# TEXTO:

En nuestro ordenamiento, el iter criminis está regulado en los arts. 7, 8 y 9 del Código Penal, que declaran punibles, en ciertas condiciones, distintas hipótesis en que el sujeto trató de cometer el delito pero éste no llegó a consumarse: la tentativa, la frustración, la proposición y la conspiración.

Las dos grandes fases

Suele distinguirse dentro del iter criminis entre una fase interna y una fase externa.

Fase interna

Comprende la ideación del delito y la resolución de cometerlo. Ocurre en el fuero íntimo del sujeto y, por regla general, no es punible.

Fase externa

Es donde el propósito se exterioriza. Se ubican allí, sucesivamente:

  • Los actos preparatorios, impunes por regla general, salvo la proposición y la conspiración cuando la ley las castiga expresamente.
  • Los actos de ejecución propiamente punibles: la tentativa, la frustración y el delito consumado.

Fragmentos de datos
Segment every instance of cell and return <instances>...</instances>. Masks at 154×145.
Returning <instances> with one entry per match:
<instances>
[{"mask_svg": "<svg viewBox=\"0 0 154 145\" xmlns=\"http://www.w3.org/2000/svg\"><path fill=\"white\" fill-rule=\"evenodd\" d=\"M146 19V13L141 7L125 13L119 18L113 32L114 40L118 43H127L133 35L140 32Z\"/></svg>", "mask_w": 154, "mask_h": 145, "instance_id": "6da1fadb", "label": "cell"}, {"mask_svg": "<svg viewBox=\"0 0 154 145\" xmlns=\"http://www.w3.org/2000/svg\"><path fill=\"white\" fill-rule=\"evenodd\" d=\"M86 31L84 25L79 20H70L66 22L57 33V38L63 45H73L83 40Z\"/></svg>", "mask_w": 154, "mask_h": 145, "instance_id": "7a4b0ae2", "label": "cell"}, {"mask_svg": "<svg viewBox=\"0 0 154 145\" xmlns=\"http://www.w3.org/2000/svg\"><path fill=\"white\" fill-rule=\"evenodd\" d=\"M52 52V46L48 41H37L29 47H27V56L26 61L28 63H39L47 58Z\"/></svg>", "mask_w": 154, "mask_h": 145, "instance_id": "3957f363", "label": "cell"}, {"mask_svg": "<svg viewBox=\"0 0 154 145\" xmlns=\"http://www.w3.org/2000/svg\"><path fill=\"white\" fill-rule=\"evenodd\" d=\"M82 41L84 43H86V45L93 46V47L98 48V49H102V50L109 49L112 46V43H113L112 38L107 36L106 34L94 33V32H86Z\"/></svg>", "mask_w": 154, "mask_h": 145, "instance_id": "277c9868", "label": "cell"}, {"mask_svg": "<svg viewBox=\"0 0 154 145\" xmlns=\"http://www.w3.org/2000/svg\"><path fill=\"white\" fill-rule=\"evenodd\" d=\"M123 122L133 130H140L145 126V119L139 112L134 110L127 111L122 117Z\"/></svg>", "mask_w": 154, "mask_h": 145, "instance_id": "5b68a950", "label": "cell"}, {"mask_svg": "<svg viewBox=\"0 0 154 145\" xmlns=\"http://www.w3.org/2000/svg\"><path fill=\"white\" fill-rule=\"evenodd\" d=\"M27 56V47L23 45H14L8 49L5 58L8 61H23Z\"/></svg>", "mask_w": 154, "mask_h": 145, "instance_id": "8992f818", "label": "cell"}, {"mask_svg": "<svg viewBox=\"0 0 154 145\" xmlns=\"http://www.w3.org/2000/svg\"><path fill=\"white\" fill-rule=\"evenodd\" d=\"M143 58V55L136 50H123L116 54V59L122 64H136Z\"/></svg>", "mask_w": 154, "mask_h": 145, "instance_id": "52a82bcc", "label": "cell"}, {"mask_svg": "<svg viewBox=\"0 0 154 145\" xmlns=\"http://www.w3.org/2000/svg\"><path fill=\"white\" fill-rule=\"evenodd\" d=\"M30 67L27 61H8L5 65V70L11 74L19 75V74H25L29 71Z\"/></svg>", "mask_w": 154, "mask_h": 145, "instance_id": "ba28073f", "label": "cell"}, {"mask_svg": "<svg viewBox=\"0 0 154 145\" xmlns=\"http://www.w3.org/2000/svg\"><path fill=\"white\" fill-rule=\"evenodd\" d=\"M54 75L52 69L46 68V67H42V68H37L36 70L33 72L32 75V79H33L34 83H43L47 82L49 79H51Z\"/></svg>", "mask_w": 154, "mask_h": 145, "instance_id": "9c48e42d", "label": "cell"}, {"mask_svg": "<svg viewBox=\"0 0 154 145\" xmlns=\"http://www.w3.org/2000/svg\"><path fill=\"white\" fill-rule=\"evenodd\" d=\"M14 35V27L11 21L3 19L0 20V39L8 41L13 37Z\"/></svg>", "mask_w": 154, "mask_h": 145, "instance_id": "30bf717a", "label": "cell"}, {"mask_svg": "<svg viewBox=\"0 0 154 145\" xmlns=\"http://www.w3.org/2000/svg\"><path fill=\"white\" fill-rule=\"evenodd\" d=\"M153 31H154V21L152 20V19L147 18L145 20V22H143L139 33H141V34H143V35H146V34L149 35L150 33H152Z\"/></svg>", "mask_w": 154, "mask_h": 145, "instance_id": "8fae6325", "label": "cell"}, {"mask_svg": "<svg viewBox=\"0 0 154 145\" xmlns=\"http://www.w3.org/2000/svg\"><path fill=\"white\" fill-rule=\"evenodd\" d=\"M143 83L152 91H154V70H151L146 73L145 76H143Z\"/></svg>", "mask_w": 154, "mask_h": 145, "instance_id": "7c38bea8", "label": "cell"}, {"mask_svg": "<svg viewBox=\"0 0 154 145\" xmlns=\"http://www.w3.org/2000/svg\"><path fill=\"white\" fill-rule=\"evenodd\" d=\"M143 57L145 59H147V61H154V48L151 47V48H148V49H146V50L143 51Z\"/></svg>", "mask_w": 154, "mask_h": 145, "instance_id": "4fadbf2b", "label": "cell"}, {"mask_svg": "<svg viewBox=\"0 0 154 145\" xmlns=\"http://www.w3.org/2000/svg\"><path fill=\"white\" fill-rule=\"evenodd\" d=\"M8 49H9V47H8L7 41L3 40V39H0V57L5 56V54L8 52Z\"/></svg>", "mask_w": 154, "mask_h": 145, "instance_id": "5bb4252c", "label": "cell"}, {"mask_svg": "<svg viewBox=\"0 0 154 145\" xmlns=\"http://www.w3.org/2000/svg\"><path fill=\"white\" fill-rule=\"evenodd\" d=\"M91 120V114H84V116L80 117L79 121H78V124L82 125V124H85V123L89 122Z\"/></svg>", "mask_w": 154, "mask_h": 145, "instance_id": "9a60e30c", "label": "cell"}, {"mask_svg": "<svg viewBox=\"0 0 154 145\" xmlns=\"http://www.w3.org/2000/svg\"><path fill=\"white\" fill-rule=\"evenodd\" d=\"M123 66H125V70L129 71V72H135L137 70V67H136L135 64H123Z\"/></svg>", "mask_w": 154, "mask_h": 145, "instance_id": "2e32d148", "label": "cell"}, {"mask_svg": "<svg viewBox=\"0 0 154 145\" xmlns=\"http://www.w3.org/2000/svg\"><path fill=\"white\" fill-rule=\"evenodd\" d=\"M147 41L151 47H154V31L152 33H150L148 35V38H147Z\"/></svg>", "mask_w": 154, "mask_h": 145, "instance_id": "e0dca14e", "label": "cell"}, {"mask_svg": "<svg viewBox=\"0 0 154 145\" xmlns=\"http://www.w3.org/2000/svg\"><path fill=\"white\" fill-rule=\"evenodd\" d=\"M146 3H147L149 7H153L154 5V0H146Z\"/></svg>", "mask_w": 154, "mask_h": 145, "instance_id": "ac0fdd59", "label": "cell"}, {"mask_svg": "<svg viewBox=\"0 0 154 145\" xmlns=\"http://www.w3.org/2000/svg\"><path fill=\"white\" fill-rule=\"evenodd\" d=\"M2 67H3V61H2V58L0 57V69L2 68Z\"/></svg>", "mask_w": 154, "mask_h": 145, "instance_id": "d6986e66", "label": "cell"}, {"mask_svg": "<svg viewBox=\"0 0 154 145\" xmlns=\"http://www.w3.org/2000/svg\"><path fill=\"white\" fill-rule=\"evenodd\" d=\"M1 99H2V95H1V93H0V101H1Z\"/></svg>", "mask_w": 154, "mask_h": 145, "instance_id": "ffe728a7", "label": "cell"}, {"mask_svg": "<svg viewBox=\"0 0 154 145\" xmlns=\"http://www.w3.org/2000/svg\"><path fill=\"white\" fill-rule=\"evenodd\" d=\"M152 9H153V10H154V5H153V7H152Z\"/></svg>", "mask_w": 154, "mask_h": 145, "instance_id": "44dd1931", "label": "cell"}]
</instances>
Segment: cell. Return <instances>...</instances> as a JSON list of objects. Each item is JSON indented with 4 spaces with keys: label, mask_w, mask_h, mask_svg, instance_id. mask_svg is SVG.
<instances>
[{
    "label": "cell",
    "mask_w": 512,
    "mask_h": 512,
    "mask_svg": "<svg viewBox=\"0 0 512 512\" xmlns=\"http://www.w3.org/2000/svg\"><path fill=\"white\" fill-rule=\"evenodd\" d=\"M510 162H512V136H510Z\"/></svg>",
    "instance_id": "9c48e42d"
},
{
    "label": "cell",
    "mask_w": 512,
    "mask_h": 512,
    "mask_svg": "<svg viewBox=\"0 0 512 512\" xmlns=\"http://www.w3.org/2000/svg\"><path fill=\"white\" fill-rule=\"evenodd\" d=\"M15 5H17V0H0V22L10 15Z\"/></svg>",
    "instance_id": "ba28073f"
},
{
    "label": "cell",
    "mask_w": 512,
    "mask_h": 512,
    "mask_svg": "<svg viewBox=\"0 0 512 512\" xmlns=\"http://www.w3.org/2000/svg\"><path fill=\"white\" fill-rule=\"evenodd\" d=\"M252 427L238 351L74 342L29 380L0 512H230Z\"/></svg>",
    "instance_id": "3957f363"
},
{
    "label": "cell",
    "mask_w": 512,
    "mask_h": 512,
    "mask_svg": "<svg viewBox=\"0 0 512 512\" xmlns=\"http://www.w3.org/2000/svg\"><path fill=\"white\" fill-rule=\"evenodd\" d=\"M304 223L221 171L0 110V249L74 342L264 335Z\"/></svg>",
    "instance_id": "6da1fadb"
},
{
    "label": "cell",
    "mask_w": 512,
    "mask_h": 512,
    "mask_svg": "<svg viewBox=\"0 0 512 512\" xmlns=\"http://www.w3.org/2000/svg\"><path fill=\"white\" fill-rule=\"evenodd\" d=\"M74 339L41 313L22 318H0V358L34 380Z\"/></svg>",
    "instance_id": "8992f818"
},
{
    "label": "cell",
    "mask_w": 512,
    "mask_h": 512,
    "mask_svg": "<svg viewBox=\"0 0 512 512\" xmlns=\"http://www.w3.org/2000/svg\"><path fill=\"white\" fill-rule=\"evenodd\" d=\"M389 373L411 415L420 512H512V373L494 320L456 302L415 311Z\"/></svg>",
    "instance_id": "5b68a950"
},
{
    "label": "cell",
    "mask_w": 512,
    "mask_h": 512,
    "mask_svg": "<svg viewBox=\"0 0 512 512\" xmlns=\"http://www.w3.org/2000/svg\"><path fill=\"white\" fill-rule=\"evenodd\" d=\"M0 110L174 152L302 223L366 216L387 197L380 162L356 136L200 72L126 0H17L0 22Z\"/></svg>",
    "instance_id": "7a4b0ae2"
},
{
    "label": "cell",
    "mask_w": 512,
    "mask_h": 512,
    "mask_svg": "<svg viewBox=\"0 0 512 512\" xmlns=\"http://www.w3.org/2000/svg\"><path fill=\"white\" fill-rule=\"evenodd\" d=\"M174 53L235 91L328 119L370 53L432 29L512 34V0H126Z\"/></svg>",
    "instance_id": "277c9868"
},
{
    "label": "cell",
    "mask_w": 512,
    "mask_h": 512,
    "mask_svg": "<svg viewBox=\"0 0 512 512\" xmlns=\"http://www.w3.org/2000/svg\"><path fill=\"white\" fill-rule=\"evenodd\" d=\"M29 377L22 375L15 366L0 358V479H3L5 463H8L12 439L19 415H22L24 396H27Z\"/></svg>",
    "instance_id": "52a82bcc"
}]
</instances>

# INSTRUCCIONES:
(A) En el texto sobre el iter criminis, ¿qué artículos del Código Penal lo regulan?
(B) Sigue escribiendo el texto sobre el iter criminis a partir de su última línea.

# RESPUESTAS ESPERADAS:
(A) Los artículos 7, 8 y 9.

(B)
El pensamiento no delinque

La fase interna es impune conforme al principio cogitationis poenam nemo patitur: nadie sufre pena por sus pensamientos. Mientras la resolución delictiva no se exterioriza en hechos que pongan en peligro un bien jurídico, el Derecho penal no interviene.

El principio adquiere pleno sentido desde que el pensamiento se comunica a otro: aun así, la sola manifestación de una idea no es delito.

Límites del principio

El principio no es absoluto. Existen delitos en que la palabra misma es el instrumento del ilícito, y en ellos la exteriorización verbal ya es punible:

  • Las amenazas (arts. 296 a 298 CP).
  • Las calumnias e injurias (arts. 412 y sigts. CP).
  • El falso testimonio (arts. 206 y sigts. CP).
  • La incitación, apología o propaganda del crimen o la violencia.

En estos casos no se castiga el pensamiento, sino una conducta comunicativa que, por su contexto, constituye un peligro cierto y grave para un bien jurídico digno de tutela.